= Mohamed Zafzaf =

Moroccan novelist and poet (1945–2001)

Mohamed Zafzaf (Arabic: محمد زفزاف; 1945 - 13 July 2001) was a Moroccan Arabic-language novelist and poet. He played a pivotal role in the development of Moroccan literature in the second half of the 20th century and, due to his contributions, came to be known by such titles as "the godfather of Moroccan literature", "the Moroccan Tolstoy", "the Moroccan Dostoyevsky" and as "our great author" among his Moroccan peers.

==Biography==
Mohamed Zafzaf, or Zefzaf, was born in Souk Larbaa El Gharb. He experienced hardship in his early life, his father having died when he was only five years old. He studied philosophy at the Faculty of Letters and Human Sciences at Mohammed V University in the Moroccan capital, Rabat, and after graduation began working as an Arabic teacher in a junior high school in Kenitra, later on working as a librarian at the school library. He later left this job and moved to Casablanca, where he began to live a bohemian lifestyle and work as an author. There he became friendly with fellow Moroccan authors Driss El Khouri and Mohamed Choukri.

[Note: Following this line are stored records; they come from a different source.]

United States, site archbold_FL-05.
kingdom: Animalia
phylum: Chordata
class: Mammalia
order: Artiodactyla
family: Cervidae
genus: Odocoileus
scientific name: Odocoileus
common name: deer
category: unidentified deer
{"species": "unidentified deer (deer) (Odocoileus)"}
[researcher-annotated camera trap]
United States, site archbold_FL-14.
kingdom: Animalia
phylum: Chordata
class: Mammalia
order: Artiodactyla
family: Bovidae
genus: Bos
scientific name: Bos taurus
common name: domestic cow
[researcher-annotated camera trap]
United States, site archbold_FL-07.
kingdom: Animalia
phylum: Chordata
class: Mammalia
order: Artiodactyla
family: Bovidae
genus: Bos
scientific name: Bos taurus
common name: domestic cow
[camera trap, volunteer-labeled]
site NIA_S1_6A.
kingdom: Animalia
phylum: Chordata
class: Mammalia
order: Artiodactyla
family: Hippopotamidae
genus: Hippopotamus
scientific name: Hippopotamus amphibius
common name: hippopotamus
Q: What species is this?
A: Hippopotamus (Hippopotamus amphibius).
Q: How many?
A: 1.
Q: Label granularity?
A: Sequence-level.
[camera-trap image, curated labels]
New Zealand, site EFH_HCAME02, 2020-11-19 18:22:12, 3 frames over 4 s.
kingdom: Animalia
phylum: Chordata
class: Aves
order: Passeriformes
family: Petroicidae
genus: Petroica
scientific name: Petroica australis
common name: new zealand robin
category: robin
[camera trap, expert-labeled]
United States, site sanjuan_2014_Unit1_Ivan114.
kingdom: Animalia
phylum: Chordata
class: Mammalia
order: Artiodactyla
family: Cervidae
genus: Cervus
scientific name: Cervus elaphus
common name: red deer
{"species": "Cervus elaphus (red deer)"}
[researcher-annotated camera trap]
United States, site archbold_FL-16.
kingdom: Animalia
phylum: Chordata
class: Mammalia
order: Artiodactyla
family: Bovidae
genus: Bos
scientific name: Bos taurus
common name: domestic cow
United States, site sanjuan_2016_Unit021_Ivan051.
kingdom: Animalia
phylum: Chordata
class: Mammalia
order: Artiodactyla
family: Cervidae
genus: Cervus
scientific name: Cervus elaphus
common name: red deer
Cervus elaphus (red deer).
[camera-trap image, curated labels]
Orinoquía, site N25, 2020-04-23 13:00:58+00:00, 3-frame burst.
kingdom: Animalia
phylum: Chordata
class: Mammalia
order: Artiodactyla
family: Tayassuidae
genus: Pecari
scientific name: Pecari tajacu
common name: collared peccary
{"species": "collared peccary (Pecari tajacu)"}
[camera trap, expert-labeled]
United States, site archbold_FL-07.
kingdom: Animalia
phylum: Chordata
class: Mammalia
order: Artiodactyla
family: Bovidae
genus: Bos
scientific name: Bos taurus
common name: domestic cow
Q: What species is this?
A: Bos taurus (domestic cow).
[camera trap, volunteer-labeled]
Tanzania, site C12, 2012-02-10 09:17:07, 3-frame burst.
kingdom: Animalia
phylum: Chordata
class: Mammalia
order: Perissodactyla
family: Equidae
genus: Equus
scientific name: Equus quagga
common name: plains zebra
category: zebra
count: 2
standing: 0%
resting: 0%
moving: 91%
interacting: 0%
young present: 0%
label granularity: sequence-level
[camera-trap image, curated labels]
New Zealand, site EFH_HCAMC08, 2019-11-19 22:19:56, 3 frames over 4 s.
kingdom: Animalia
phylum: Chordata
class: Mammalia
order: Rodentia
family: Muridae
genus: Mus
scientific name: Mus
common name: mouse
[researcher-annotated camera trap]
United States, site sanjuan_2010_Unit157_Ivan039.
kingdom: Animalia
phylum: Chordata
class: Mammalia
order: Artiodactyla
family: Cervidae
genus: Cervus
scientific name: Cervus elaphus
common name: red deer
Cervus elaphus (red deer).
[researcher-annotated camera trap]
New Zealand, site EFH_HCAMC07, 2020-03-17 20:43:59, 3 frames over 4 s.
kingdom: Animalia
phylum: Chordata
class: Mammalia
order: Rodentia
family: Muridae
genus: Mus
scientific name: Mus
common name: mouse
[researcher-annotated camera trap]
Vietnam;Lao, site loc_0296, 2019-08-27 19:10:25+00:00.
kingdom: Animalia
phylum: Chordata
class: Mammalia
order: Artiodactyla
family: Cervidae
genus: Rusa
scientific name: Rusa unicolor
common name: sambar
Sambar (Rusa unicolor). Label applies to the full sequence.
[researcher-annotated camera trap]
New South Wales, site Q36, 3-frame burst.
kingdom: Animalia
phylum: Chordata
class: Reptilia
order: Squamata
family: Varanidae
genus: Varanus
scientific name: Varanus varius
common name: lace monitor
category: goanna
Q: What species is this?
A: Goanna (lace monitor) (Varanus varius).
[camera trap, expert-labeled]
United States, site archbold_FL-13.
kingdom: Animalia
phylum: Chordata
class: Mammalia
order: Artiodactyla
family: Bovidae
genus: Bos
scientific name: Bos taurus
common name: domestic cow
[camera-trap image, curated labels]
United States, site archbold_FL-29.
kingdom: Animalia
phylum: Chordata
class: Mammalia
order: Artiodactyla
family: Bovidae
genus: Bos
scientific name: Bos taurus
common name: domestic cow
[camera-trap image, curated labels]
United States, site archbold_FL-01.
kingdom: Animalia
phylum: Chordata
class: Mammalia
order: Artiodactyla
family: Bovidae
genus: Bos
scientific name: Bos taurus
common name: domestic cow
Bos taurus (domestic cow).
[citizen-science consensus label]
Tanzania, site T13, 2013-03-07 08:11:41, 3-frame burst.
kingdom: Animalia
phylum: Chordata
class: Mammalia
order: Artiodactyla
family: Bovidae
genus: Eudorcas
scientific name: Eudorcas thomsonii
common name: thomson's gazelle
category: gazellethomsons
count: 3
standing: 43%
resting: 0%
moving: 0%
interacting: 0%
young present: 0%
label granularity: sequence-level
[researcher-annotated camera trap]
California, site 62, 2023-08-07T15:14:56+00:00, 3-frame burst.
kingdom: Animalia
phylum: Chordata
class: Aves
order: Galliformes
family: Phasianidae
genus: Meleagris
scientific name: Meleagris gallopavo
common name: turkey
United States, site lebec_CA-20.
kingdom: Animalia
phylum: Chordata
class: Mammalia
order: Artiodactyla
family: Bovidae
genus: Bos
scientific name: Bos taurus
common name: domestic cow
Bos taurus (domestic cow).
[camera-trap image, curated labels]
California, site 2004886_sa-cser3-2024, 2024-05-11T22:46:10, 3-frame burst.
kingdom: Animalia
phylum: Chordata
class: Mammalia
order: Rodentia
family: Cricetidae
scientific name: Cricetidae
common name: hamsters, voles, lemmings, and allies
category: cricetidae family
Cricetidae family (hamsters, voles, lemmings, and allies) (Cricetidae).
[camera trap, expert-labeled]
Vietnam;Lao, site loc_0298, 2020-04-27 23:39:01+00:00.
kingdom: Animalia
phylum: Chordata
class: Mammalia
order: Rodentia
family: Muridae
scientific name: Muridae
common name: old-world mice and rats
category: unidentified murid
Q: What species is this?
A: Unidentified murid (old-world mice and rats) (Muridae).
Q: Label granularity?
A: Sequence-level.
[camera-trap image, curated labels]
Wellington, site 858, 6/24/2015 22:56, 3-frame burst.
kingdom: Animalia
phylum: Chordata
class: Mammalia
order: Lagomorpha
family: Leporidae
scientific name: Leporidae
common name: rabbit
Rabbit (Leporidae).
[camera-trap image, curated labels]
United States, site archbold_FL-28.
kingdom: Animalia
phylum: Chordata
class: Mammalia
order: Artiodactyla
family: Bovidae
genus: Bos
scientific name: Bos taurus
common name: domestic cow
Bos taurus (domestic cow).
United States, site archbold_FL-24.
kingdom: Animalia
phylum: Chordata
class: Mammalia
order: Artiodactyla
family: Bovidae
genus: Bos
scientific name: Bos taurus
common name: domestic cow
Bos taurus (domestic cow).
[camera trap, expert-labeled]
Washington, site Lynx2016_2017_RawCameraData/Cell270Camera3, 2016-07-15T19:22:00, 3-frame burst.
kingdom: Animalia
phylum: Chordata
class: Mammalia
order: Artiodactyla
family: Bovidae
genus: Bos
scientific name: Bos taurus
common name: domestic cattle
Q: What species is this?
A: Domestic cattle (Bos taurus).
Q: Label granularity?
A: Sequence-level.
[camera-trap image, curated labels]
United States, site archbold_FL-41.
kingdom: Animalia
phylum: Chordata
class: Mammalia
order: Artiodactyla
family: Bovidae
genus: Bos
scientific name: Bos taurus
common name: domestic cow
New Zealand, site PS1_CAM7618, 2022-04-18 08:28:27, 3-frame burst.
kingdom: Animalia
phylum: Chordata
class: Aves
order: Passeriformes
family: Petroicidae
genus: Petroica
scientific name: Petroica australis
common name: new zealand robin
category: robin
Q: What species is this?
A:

Zafzaf began his literary career in the 1960s as a poet, publishing his first poem in 1962. His field of work soon began to expand to short stories and novels as well, his first short story being published in 1963. Zafzaf had his early short stories published in important Middle Eastern literary magazines, in countries such as Iraq, Lebanon and Egypt, which gained him a reputation as a writer across the wider Arab region. Zafzaf joined the Writers' Union of Morocco in July 1968 and began publishing his own independent works in the early 70s. In 1970 he published his first collection of short stories and in 1972 his first novel, which was critically acclaimed by Arab literary critics.

When his novel The Woman and the Rose was translated into Spanish, King Juan Carlos I sent him a congratulations letter. Mohamed Zafzaf kept this letter on the wall of his house.

Zafzaf was known for his bohemian style, and his ever-present long hair and grown beard earned him the title of the "Moroccan Dostoyevsky". He was a vocal supporter of the Palestinian cause and could often be seen wearing a Palestinian-style Kuffiya.

He died in July 2001 at the age of 58 after a battle with cancer.

The prestigious Mohamed Zafzaf Prize for Arabic Literature was named in his honor. Since 2002, it is awarded once every three years at the International Cultural Festival in Asilah to authors of Arabic literature from around the Arab world who exhibit innovation in their literary work.

==Bibliography==
===Novels===

- 1972: The Woman and the Rose (المرأة والوردة), Beirut.
- 1974: Sidewalks and Walls (أرصفة وجدران), Baghdad.
- 1978: Graves in the Water (قبور في الماء), Tunis.
- 1979: The Snake and the Sea (الأفعى والبحر), Casablanca.
- 1984: The Cockerel's Egg (بيضة الديك), Casablanca.
- 1985: An Attempt at Life (محاولة عيش), Tunis.
- 1989: The Fox who Appears and Vanishes (الثعلب الذي يظهر ويختفي), Casablanca.
- 1992: The Rear Neighborhood (الحي الخلفي), Rabat.
- 1993: The Wagon (العربة), Rabat.
- 1998: Wide Mouths (أفواه واسعة), Casablanca.

===Short stories collections===
- 1970: A Conversation Late at Night (حوار في ليل متأخر), Damascus.
- 1977: Low Houses (بيوت واطئة), Casablanca.
- 1978: The Strongest (الأقوى), Damascus.
- 1980: The Holy Tree (الشجرة المقدسة), Beirut.
- 1982: Gypsies in the Forest (غجر في الغابة), Beirut.
- 1988: King of the Jinns (ملك الجن), Casablanca.
- 1988: White Angel (ملاك أبيض), Cairo.
- 1993: The Cart (العربة), Rabat.
- 1996: The Flower-Seller.

===Translated works===
- 2013: Cuentos selectos de Mohamed Zefzaf. Tangier. Translated by Adel Fartakh.
- 2020: Tentative de vie. Virgule, Tangier. Translated by Siham Bouhlal.

===Works available in English===
- 2014: Monarch of the Square: An Anthology of Muhammad Zafzaf’s Short Stories. Syracuse University Press, Syracuse, New York. Translated by Roger Allen, Mbarek Sryfi.
- 2016: The Elusive Fox. Syracuse University Press, Syracuse, New York. Translated by Mbarek Sryfi.